Listing “public defender” on the ballot is now considered a good thing. It was once unheard of for a public defender to run for prosecutor. Today, this background makes me a stronger candidate. This is confirmation that L.A. is ready to for a new kind of District Attorney, and a bold, transformative vision of justice.
Do you feel like your candidacy has been given the same level of media and public attention that Lacey and Gascón are receiving?
I am pleased by the media coverage and public attention I’ve received in my campaign so far, and every day we gain more momentum. As the grassroots, “underdog” candidate without a career as a politician or big name, I have been very excited at the following and support our campaign has built in a short amount of time. This reflects L.A.’s interest in progressive grassroots candidates, and readiness for a new vision for our District Attorney’s Office.
Going into the debate, what do you hope to achieve on the stage? Are there particular distinctions between you and the other candidates that you want to be sure to make clear to the public?
I am very happy that our incumbent District Attorney will join us for the big debate on January 29. I look forward to her perspective and how she will address many of the concerns our communities have raised over the last few years. I plan to show my experience and knowledge of L.A.’s criminal justice system, and hope we will get into specific facts and platform ideas.

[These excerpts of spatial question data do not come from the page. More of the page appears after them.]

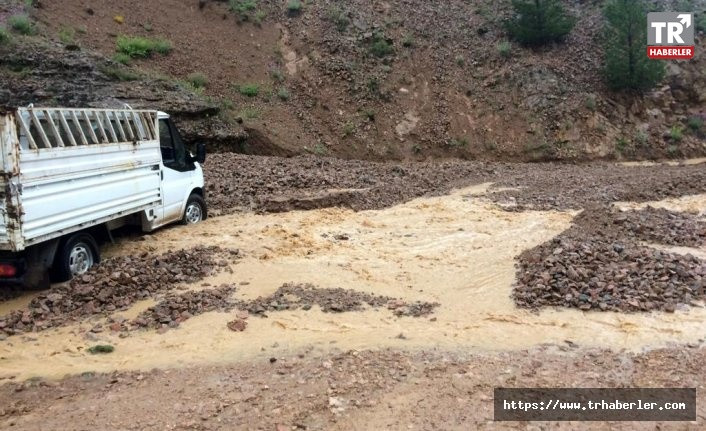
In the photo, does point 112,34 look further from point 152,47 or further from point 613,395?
point 613,395

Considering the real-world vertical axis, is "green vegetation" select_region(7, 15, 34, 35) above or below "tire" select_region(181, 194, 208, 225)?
above

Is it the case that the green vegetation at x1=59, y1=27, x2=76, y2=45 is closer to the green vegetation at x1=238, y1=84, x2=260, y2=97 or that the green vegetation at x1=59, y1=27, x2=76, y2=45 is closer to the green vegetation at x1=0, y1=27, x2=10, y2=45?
the green vegetation at x1=0, y1=27, x2=10, y2=45

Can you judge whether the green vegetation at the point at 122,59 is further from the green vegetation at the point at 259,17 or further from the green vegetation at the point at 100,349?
the green vegetation at the point at 100,349

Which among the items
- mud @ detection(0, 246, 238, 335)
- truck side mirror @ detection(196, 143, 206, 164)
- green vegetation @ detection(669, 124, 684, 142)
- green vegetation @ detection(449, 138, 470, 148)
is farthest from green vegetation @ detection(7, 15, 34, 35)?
green vegetation @ detection(669, 124, 684, 142)

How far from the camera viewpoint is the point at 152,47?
21.0m

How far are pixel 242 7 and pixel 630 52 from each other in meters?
16.8

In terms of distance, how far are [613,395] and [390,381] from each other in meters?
1.76

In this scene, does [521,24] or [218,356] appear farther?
[521,24]

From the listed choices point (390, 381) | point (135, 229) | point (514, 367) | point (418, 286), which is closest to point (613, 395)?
point (514, 367)

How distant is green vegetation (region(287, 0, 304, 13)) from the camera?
85.5 feet

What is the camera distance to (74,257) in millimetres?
7305

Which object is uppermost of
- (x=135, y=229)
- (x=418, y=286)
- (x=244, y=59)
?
(x=244, y=59)

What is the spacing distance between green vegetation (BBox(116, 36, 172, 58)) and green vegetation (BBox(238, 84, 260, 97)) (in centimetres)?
309

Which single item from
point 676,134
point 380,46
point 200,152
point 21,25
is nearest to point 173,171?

I also hope to show who I am and why I am in this race. I am running for District Attorney with a unique perspective, as the first former public defender to seek this seat. I am running because I believe we need a District Attorney who understands the impact of prosecutions and the system on marginalized communities, a perspective that only comes from standing on the other side of the courtroom, with the people. Bringing this experience to the role of prosecutor is how we will see transformative change in every phase of the prosecution process.
Ultimately, what is your vision for Los Angeles?
My vision for Los Angeles is to lead the nation in both safety and reduced prosecution rates. We can restore public trust in the criminal legal system and in law enforcement, reduce racial disparities in the system, and reduce our homeless population and wrongful evictions. Los Angeles County already leads the nation in criminal justice reforms and policies, and the missing link is a District Attorney’s Office that partners in our progress instead of impeding it.